Under these restrictions, individuals will not be permitted entry to the United States if they were physically present in any of these countries within the 14 days prior to their arrival to the United States. However, this bar to entry does not apply to individuals eligible for entry under a National Interest Exception (NIE) and does not apply to individuals who are:
- A citizen of the United States
- A non-citizen national of the United States
- A lawful permanent resident of the United States
- A noncitizen spouse of a U.S. citizen or lawful permanent resident
- A noncitizen parent or legal guardian of a U.S. citizen or lawful permanent resident who is unmarried and under the age of 21;
- A noncitizen sibling of a U.S. citizen or lawful permanent resident, provided both are unmarried and under the age of 21;
- A noncitizen child, foster child, or ward of a U.S. citizen or lawful permanent resident, or who is a prospective adoptee seeking to enter the U.S. pursuant to the IR-4 or IH-4 classifications;
- A noncitizen travelling at the invitation of the United States government for the purpose of containing or mitigating the virus;
- C-1 (transit) or D-1 (air or sea crewmember) nonimmigrant visa holders, or any noncitizen otherwise travelling to the United States as air or sea crew;
- A noncitizen seeking entry into or transiting the United States under an A-1, A-2, C-2, C-3 visa (foreign government official or immediate family member of an official), or under a G-1, G-2, G-3, G-4, NATO-1 through NATO-4, or NATO-6 visa;
- A noncitizen whose travel qualifies under section 11 of the United Nations Headquarters Agreement;
- A noncitizen who is a member of the U.S. Armed Forces and spouses and children of members of the U.S. Armed Forces;
- A noncitizen whose entry to the United States serves U.S. law enforcement needs, as determined by the Secretary of State, the Secretary of Homeland Security, or their respective designees based on a recommendation of the Attorney General or his designee;
- A noncitizen whose entry would be in the national interest, as determined by the Secretary of State, the Secretary of Homeland Security, or their designee
Restrictions Until November 2021: National Interest Exception (NIE)
With the above travel restrictions in place, the United States Department of State has carved out exceptions to certain visa holders, including F-1 and M-1 student visa holders; J-1 student visa holders, and J-1 visa holders who are professors, scholars, or specialists, and J-1 physicians sponsored by the Education Commission for Foreign Medical Graduates (ECFMG).
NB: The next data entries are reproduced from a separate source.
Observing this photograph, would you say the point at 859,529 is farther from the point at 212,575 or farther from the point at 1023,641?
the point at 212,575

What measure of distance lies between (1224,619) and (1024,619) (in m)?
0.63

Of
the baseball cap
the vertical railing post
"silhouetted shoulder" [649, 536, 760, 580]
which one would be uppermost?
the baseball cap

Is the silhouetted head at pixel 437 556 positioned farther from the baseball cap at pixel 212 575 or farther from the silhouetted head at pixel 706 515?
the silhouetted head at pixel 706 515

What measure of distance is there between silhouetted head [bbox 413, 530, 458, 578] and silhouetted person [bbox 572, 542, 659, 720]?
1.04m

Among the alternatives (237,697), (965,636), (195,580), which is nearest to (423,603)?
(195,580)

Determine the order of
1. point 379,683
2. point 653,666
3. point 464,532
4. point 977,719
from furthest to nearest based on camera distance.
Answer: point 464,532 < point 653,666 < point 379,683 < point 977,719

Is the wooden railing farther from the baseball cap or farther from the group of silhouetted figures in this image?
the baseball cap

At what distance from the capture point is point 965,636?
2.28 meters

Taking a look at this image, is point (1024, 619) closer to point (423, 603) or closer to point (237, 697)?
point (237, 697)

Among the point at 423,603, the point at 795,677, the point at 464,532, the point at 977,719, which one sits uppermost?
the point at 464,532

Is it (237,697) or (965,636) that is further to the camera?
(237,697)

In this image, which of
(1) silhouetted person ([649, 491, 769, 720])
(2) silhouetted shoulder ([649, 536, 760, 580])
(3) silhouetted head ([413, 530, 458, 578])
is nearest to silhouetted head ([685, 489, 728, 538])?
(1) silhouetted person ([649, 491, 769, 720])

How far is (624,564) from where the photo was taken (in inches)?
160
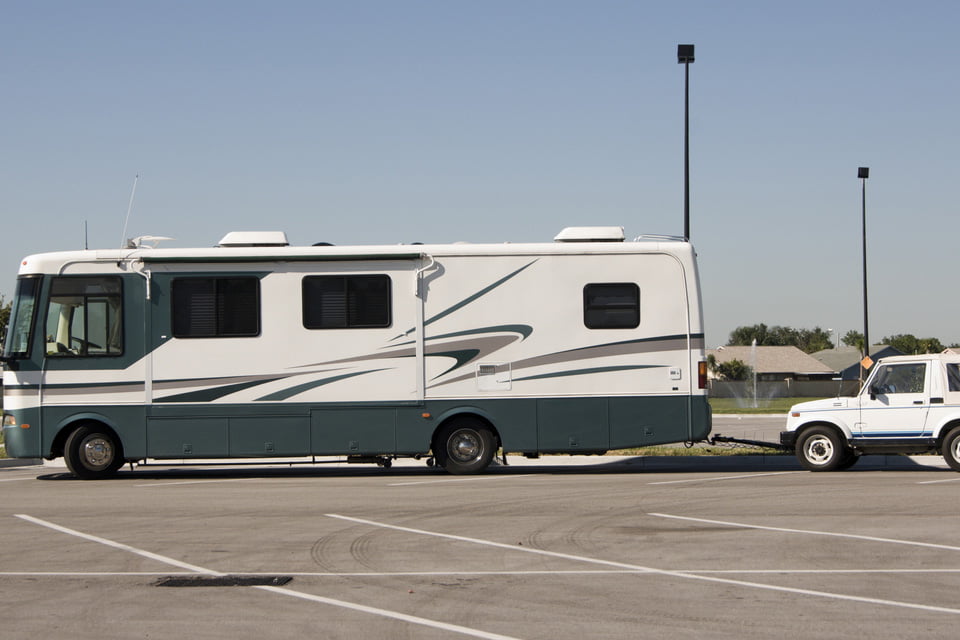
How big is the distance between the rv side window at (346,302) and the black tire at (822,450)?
6835mm

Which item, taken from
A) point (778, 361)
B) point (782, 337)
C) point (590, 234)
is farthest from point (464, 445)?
point (782, 337)

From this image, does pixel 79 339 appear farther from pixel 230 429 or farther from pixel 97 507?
pixel 97 507

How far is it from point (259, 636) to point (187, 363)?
10.6 meters

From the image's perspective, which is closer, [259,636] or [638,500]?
[259,636]

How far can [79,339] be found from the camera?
56.3ft

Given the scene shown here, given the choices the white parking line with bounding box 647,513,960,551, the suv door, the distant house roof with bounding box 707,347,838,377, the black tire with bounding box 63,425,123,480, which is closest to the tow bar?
the suv door

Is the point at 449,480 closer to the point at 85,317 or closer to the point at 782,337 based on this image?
the point at 85,317

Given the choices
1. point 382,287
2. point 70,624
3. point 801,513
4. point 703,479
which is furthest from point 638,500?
point 70,624

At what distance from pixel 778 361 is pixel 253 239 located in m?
94.2

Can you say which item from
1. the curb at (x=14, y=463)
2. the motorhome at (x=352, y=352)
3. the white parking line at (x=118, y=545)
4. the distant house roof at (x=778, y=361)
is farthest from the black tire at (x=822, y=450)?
the distant house roof at (x=778, y=361)

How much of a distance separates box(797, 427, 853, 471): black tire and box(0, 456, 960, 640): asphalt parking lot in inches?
49.1

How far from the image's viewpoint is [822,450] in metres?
Answer: 17.4

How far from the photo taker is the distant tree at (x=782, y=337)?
145 m

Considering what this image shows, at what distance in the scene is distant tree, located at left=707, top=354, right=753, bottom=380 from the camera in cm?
10106
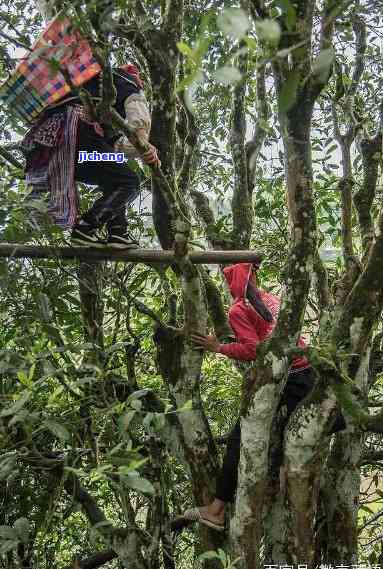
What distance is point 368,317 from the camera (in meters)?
2.65

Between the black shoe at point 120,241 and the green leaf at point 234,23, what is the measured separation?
2015mm

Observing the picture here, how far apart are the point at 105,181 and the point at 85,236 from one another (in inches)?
12.2

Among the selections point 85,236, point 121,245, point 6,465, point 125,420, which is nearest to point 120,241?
point 121,245

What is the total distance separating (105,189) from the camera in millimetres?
3158

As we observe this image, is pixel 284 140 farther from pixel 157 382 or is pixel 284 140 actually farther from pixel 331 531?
pixel 157 382

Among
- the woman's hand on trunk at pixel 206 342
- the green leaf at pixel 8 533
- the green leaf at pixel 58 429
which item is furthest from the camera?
the woman's hand on trunk at pixel 206 342

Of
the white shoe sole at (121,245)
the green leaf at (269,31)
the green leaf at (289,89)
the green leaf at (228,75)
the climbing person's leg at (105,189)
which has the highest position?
the climbing person's leg at (105,189)

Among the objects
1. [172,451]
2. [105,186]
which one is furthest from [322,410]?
[105,186]

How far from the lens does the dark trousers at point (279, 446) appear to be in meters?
3.00

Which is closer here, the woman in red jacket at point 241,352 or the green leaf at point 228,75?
the green leaf at point 228,75

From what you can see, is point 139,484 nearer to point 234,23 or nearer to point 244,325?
point 234,23

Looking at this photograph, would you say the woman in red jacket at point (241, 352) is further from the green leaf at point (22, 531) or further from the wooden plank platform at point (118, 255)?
the green leaf at point (22, 531)

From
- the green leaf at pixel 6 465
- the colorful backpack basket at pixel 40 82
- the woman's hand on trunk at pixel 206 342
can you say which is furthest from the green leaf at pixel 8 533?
the colorful backpack basket at pixel 40 82

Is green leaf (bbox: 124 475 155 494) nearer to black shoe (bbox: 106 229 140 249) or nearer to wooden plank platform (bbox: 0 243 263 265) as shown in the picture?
wooden plank platform (bbox: 0 243 263 265)
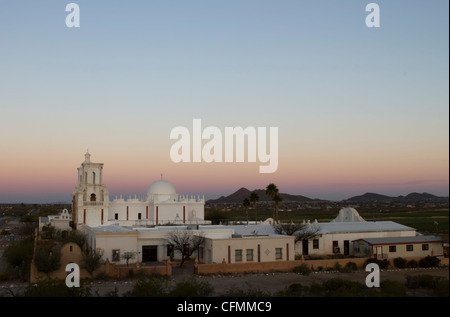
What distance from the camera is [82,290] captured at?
22.0 m

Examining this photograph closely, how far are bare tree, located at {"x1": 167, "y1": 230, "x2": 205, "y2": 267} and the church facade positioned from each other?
38.8ft

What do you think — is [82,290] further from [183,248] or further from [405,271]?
[405,271]

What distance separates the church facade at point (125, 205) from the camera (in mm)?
46750

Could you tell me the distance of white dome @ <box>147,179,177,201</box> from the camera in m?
54.1

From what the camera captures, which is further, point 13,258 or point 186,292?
point 13,258

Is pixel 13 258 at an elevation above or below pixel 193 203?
below

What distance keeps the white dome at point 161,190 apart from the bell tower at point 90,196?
7.30 metres

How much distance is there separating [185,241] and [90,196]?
14.3 metres

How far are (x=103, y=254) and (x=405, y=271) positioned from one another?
21610 mm

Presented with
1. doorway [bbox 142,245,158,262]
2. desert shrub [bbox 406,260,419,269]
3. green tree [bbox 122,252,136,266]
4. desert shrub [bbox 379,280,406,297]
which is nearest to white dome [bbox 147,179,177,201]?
doorway [bbox 142,245,158,262]

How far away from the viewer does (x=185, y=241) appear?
123ft
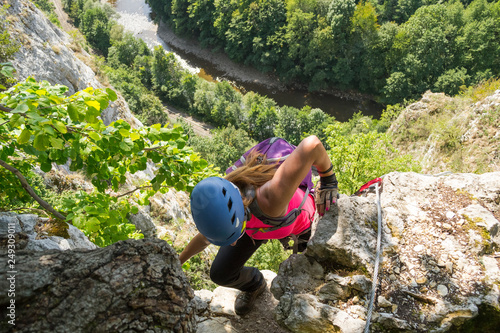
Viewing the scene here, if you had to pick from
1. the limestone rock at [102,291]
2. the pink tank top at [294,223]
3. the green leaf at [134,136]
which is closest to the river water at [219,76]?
the pink tank top at [294,223]

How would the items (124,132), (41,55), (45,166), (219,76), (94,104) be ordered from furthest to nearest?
(219,76), (41,55), (45,166), (124,132), (94,104)

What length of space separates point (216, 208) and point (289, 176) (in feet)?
2.36

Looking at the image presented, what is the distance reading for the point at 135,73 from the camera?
4009 centimetres

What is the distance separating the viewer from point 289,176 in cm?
286

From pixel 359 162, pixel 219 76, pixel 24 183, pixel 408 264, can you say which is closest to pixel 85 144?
pixel 24 183

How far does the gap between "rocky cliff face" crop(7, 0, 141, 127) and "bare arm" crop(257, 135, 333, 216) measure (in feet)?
41.2

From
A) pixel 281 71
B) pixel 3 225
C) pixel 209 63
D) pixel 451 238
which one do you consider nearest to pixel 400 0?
pixel 281 71

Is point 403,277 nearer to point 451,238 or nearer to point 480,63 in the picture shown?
point 451,238

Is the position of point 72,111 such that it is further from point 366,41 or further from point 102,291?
point 366,41

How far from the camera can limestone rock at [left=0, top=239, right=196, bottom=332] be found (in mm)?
2346

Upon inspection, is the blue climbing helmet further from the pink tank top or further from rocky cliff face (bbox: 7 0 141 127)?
rocky cliff face (bbox: 7 0 141 127)

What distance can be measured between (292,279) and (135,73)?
135 feet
All of these visa holders are allowed to enter the United States under their visa, but cannot do so any earlier than 30 days from their program’s start date.
Along with these visa holders who qualify for a NIE, the dependents of these visa holders may also qualify for a NIE, allowing them to join their family member – the principal visa holder – in the United States.
Restrictions After November 2021: Testing and Vaccination Requirements
Starting on December 6th, 2021, the U.S. Department of State began requiring all air travelers coming into the United States to show proof of a negative viral test result taken within one day of their flight’s departure to the United States. This applies to all travelers over the age of two, regardless of their nationality or vaccination status, including U.S. citizens, lawful permanent residents and foreign nationals.
Air travelers who recently recovered from a COVID-19 infection may instead show proof of having recovered from the disease within 90 days of their departure to the U.S.
On November 8, 2021, an order from the U.S. Centers for Disease Control began requiring all non-immigrant and non-citizen air travelers headed to the United States to be fully vaccinated prior to boarding a plan for the United States.
There are only a few select groups exempted from this requirement, including:
- Children under the age of 18;
- Individuals medically unable to receive the vaccine;
- Emergency travelers who do not have timely access to a vaccine;
- Those eligible for a humanitarian exemption, though this is rare.